The audience also got to learn how to sell their fiction in conversations with Jagero Koa and Ciiku Kimeria, authors of The True Citizen and Of Goats and Poisoned Oranges respectively.
Both of them are self published authors, who talked about how to be shameless in talking about their books and in self promotion.
Sex and its representation in African literature took centre stage in a panel discussion with Nana Darkoa, Stella Nyanzi, Kilolo and Zukiswa Wanner. The line between pornography and erotica was discussed and the panellists told their experiences in writing erotica and the kind of response they have received from the public. Kilolo talked about the stories they received for the Jalada Sext Me issue and why they considered some of the stories too ‘safe’.
Donald Molosi from Botswana performed a play on the life of Ugandan musician, the late Philly Lutaaya. Lutaaya was one of the African musicians to reveal he has been suffering from HIV. He spent the last days of his life creating awareness of the condition.
Molosi went on to talk about his preparation for the role and how he had to live in Uganda to be able to get the experience but also get the Baganda intonation right.

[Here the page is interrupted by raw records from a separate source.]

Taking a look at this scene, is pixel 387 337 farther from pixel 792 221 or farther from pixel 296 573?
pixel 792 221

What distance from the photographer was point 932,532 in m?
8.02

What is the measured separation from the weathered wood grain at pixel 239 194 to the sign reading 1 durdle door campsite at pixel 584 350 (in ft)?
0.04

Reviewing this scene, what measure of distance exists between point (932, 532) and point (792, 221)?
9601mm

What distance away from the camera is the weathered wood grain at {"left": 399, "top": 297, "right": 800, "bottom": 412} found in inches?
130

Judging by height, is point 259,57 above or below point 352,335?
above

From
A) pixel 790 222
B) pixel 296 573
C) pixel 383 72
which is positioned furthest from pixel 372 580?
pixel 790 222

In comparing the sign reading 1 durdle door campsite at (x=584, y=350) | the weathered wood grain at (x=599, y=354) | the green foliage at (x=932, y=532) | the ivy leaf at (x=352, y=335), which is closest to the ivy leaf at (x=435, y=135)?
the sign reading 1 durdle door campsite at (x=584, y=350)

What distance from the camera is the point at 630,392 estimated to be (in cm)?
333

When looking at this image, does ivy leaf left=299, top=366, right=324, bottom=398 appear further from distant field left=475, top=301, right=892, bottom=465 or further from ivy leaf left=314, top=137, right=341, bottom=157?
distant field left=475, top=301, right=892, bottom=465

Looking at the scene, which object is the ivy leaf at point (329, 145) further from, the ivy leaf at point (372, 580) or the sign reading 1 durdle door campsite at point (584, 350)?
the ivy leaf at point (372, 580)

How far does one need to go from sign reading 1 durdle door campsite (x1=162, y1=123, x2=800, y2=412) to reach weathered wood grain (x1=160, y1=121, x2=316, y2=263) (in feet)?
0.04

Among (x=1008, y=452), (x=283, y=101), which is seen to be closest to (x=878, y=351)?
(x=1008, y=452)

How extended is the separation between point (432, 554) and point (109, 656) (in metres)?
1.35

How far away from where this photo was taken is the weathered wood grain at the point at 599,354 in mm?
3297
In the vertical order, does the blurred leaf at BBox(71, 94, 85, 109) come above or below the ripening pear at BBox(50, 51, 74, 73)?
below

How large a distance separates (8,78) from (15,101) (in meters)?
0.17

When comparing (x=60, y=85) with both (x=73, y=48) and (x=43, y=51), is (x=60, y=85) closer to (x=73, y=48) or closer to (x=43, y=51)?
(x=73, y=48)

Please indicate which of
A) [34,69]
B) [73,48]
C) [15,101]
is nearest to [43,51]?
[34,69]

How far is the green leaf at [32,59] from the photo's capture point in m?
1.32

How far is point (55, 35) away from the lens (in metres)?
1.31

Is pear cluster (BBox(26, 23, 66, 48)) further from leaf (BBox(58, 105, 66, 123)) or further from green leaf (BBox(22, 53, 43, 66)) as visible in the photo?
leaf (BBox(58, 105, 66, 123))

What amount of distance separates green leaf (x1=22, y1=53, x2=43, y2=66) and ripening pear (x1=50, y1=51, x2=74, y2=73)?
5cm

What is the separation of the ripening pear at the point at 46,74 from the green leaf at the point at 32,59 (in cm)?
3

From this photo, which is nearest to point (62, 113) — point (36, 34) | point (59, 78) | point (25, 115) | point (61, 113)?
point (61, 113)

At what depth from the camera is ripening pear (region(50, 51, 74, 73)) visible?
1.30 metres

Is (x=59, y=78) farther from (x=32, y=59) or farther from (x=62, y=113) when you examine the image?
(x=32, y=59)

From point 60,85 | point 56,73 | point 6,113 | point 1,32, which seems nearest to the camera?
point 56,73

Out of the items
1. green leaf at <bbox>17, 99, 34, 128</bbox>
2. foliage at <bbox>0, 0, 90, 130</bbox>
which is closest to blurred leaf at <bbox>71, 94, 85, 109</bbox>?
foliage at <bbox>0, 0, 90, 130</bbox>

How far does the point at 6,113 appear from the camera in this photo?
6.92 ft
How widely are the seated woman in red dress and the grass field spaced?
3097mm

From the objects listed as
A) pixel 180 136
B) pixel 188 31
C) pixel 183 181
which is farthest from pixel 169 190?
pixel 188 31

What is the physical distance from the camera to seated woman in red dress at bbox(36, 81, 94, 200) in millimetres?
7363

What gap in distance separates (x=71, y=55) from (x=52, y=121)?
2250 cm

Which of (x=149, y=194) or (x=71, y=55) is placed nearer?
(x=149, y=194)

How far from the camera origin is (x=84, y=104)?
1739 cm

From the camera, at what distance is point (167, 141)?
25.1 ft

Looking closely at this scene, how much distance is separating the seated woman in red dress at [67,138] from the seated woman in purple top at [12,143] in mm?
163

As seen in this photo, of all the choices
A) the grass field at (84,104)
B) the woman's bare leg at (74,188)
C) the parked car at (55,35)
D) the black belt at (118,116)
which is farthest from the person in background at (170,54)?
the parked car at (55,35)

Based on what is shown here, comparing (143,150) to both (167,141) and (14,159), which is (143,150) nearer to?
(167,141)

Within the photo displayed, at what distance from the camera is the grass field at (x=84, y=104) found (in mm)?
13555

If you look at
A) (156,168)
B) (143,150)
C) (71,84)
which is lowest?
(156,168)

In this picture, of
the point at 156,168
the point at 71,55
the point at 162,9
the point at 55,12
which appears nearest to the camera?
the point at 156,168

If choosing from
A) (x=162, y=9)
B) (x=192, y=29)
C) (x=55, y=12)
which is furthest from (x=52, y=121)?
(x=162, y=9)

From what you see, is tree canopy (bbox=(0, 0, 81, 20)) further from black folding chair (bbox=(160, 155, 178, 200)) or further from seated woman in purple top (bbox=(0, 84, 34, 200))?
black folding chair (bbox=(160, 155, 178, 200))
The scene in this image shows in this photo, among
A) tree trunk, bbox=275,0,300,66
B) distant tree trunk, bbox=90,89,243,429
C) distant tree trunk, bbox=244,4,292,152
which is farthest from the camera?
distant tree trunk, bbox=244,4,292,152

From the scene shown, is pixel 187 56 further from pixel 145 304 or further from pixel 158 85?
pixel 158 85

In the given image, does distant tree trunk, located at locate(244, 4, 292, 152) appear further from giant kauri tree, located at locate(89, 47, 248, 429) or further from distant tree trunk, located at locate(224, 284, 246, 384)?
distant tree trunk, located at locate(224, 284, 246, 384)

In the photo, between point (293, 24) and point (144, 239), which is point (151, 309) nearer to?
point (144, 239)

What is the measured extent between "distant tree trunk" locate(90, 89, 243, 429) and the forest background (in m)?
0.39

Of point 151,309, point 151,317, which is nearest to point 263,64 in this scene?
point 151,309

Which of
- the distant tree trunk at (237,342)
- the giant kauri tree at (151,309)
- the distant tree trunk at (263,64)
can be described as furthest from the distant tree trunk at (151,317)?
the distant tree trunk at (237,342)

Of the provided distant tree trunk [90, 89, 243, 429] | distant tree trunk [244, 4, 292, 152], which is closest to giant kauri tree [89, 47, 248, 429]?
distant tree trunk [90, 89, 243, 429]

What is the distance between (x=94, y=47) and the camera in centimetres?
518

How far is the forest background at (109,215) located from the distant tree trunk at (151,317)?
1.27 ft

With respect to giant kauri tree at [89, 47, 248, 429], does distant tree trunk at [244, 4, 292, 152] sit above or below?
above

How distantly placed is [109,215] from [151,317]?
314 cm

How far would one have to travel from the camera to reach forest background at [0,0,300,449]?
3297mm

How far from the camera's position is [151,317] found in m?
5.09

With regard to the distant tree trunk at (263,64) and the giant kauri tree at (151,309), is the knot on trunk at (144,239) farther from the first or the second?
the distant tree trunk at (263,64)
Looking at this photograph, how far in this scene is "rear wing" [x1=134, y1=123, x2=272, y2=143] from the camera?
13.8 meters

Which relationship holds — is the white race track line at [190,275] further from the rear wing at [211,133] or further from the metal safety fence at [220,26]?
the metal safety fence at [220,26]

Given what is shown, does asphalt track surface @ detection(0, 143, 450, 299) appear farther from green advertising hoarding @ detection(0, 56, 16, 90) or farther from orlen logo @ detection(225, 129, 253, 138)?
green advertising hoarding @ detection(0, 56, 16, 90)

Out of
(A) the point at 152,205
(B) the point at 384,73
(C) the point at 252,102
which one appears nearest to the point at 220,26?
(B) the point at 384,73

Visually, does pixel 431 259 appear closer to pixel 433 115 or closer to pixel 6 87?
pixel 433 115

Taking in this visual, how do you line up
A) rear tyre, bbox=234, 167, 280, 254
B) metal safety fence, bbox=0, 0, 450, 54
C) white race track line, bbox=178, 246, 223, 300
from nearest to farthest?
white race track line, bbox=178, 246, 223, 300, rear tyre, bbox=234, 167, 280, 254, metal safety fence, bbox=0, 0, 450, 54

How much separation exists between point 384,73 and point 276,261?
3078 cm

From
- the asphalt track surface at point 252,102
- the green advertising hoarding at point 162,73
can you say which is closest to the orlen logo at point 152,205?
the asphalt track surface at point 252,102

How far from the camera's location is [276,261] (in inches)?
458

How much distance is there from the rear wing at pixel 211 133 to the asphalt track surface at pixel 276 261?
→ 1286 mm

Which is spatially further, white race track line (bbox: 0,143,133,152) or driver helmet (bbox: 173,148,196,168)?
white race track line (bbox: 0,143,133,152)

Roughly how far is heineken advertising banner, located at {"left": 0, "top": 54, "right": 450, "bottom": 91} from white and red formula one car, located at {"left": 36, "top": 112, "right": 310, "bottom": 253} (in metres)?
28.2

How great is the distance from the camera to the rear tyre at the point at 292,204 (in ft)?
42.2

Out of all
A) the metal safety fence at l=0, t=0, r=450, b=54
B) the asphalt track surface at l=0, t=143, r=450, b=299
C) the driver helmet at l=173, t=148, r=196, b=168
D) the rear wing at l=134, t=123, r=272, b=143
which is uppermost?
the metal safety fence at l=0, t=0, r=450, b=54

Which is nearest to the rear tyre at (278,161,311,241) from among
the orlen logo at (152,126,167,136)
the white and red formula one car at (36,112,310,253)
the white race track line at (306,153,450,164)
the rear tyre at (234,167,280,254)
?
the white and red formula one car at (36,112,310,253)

Keynote addresses were given by Tstisi Dangarembga, Jennifer Nansubuga Makumbi and Chika Unigwe; delivered by Richard Ali.
Dangarembga spoke of the concept that women are taking over literature in Africa while Makumbi spoke of historical novels and its role in literature. Mukoma addressed the future of African languages and John Nagenda sought to find out the place the writer in politics.
Aside from the panel discussions and keynote addresses, there were master classes where participants learnt about blogging, editing and sending stories to newspapers, writing non-fiction, applying for the Miles Morland Foundation Scholarship, playwriting, writing for social justice and literary criticism.
The festival ended with the announcement of Pemi Aguda as the winner of the Writivism short story competition for her story Caterer Caterer.